La Théorie de la Connaissance
La théorie de la connaissance est bien représentée dans l'analogie de la ligne ou le mythe de la caverne, qui distingue quatre niveaux de connaissance :
- L'imagination (eikasia) : la connaissance des images du monde sensible (les ombres dans la grotte).
- La croyance (pistis) : la connaissance des objets du monde sensible.
Ces types de connaissances sont sensibles et fournissent une opinion ou doxa (la connaissance des choses changeantes du monde visible). Viennent ensuite :
- La pensée discursive (dianoia) : la connaissance des entités mathématiques.
- L'intelligence (noêsis) : la connaissance des Idées, la dialectique.
Ces deux derniers niveaux fournissent la connaissance intellectuelle, le savoir ou épistémè.
Le Mythe de la Caverne
Le mythe de la caverne est une métaphore de la condition humaine et de la manière dont nous sommes confrontés à une situation de tromperie.
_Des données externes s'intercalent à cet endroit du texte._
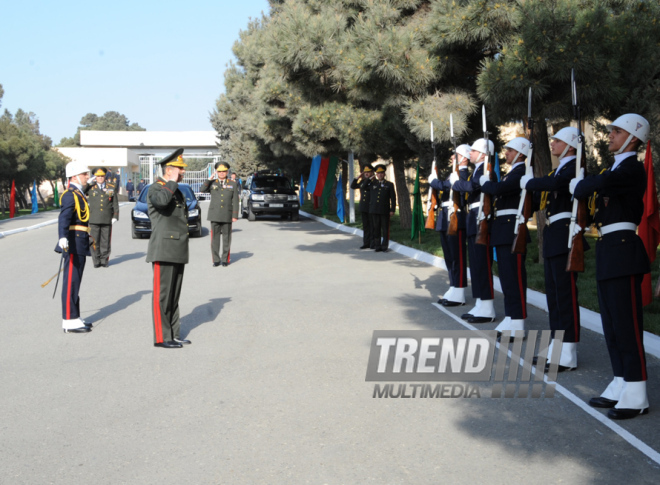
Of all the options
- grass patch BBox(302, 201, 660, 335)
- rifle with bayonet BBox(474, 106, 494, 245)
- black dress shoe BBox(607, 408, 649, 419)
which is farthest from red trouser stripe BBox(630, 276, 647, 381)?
rifle with bayonet BBox(474, 106, 494, 245)

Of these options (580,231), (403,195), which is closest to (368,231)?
(403,195)

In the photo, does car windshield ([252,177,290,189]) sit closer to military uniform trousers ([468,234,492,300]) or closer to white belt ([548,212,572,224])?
military uniform trousers ([468,234,492,300])

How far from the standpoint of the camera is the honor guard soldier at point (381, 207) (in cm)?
1694

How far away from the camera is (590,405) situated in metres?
5.41

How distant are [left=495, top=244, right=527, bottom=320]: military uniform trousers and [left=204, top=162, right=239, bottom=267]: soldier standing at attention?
25.9ft

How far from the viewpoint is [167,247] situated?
7.52 metres

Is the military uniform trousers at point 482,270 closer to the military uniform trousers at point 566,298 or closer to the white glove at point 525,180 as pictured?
the white glove at point 525,180

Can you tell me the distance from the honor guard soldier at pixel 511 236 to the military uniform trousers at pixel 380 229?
937cm

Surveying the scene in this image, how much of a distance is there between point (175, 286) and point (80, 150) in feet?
220

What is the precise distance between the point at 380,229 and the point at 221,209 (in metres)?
4.24

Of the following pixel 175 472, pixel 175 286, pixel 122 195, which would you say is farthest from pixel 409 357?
pixel 122 195

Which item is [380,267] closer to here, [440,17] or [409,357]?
[440,17]

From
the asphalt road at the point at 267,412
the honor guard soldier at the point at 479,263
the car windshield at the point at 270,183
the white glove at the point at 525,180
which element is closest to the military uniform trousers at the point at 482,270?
the honor guard soldier at the point at 479,263

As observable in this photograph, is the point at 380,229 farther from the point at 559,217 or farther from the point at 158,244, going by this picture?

L'histoire raconte que nous sommes pieds et mains liés depuis l'enfance, le visage face à des ombres (images du monde sensible) projetées par un feu (le Soleil) et produites par des figurines (objets du monde sensible) portées par des hommes qui marchent. Tous ces esclaves pensent voir la réalité car ils n'ont rien vu d'autre dans leur vie, ignorant qu'il ne s'agit que d'ombres.
Puis vient une personne (le philosophe) qui les tire de leur illusion. Ce changement perturbe grandement leurs schémas de pensée et cause une grande douleur. C'est ici, et seulement ici, que l'esclave voit les figurines derrière les ombres et comprend que ces ombres n'étaient pas la réalité. Il reconnaît alors qu'il a été trompé tout ce temps.
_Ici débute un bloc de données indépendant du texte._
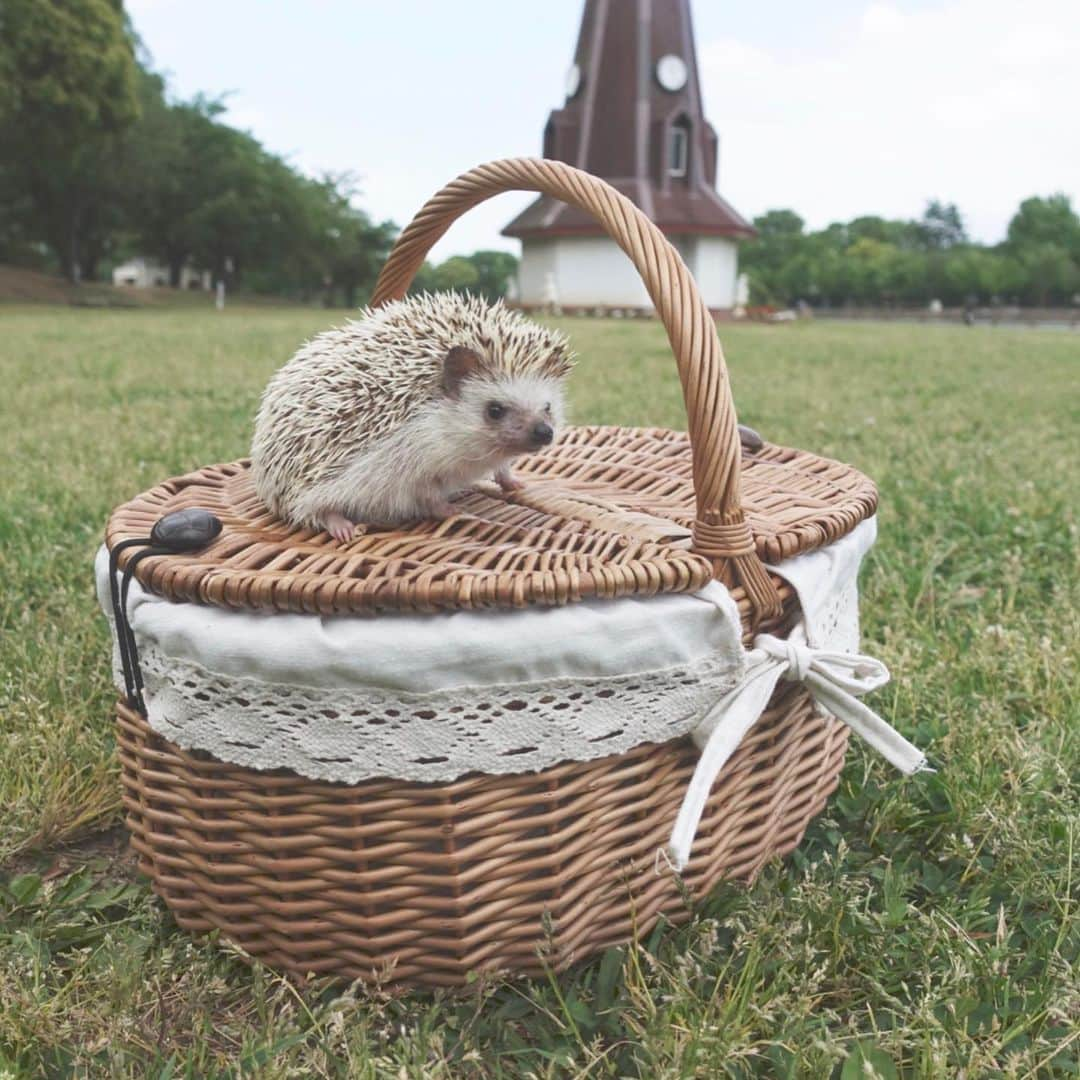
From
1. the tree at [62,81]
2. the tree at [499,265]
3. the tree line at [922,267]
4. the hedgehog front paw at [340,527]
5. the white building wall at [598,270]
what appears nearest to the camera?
the hedgehog front paw at [340,527]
Lorsqu'il sort de la grotte et voit la lumière du soleil, il lui faut un certain temps pour s'y habituer. Peu à peu, il commence à voir les ombres, les reflets, puis les objets réels. Il se rend compte que les figurines de la grotte n'étaient que des représentations de la réalité. Se trouvant dans une situation de découverte et de soif de connaissance, il s'épanouit. Mais, non satisfait, l'esclave veut retourner détromper les autres esclaves enchaînés. Cependant, ceux-ci ne veulent pas croire ce qu'il dit et tenteront même de le tuer, car ils ne sont pas prêts au changement et préfèrent leur confort illusoire.
L'Âme et la Cité Idéale
Concernant l'âme, Platon a imaginé une société idéale et parfaite, composée de trois parties :
- Les artisans : ils offrent les ressources pour les besoins de base par le travail productif ; dans leur âme prévaut la partie concupiscible.
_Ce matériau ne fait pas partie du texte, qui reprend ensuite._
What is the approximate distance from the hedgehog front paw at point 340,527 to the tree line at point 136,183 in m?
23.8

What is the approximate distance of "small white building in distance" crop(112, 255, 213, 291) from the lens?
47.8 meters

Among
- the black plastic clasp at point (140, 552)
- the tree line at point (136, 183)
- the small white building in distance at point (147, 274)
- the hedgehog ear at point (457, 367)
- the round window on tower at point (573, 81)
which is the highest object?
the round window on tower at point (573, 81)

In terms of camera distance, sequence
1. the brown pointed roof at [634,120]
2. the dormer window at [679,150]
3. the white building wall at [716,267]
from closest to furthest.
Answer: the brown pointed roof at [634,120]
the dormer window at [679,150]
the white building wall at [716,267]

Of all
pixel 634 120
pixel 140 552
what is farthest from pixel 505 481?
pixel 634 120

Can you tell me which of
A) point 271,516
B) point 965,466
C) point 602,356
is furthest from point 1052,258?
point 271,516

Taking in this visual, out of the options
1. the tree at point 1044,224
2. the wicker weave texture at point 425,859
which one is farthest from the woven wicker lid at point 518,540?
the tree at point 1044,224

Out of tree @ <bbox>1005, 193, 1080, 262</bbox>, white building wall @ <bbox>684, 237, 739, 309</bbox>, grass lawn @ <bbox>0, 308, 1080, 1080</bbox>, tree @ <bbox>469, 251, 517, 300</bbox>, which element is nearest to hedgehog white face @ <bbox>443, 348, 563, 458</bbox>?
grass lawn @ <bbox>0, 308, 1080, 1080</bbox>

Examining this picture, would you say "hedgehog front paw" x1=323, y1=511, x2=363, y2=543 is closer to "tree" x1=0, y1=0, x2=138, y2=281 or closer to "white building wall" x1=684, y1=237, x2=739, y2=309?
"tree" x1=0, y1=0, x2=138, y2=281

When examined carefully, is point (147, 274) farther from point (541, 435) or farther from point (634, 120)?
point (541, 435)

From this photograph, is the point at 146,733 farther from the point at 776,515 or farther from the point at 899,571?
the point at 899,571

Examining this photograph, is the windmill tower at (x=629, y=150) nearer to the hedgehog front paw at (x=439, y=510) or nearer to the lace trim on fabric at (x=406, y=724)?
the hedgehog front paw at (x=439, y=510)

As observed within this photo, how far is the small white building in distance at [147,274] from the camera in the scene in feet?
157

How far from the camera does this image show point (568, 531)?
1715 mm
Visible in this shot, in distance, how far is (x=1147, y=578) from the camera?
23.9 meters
- Les gardiens : ils assurent la sécurité de la cité ; leur âme est dominée par l'irascible.
- Les gouvernants : leur mission est de diriger la société ; leur âme est le siège du rationnel.
Cette société sera juste si chacun remplit la fonction pour laquelle il est né. Dans cette société hiérarchisée, chaque individu reçoit une éducation en fonction de l'âme qui y règne. C'est le gouverneur (philosophe) qui a le plus besoin d'apprendre. Cet enseignement est pris en charge par l'État et comprend l'arithmétique, la géométrie plane et des volumes, l'astronomie, l'harmonie et, enfin, la méthode dialectique. Ce processus, par lequel celui qui a acquis la connaissance revient vers la cité, est connu sous le nom de dialectique descendante.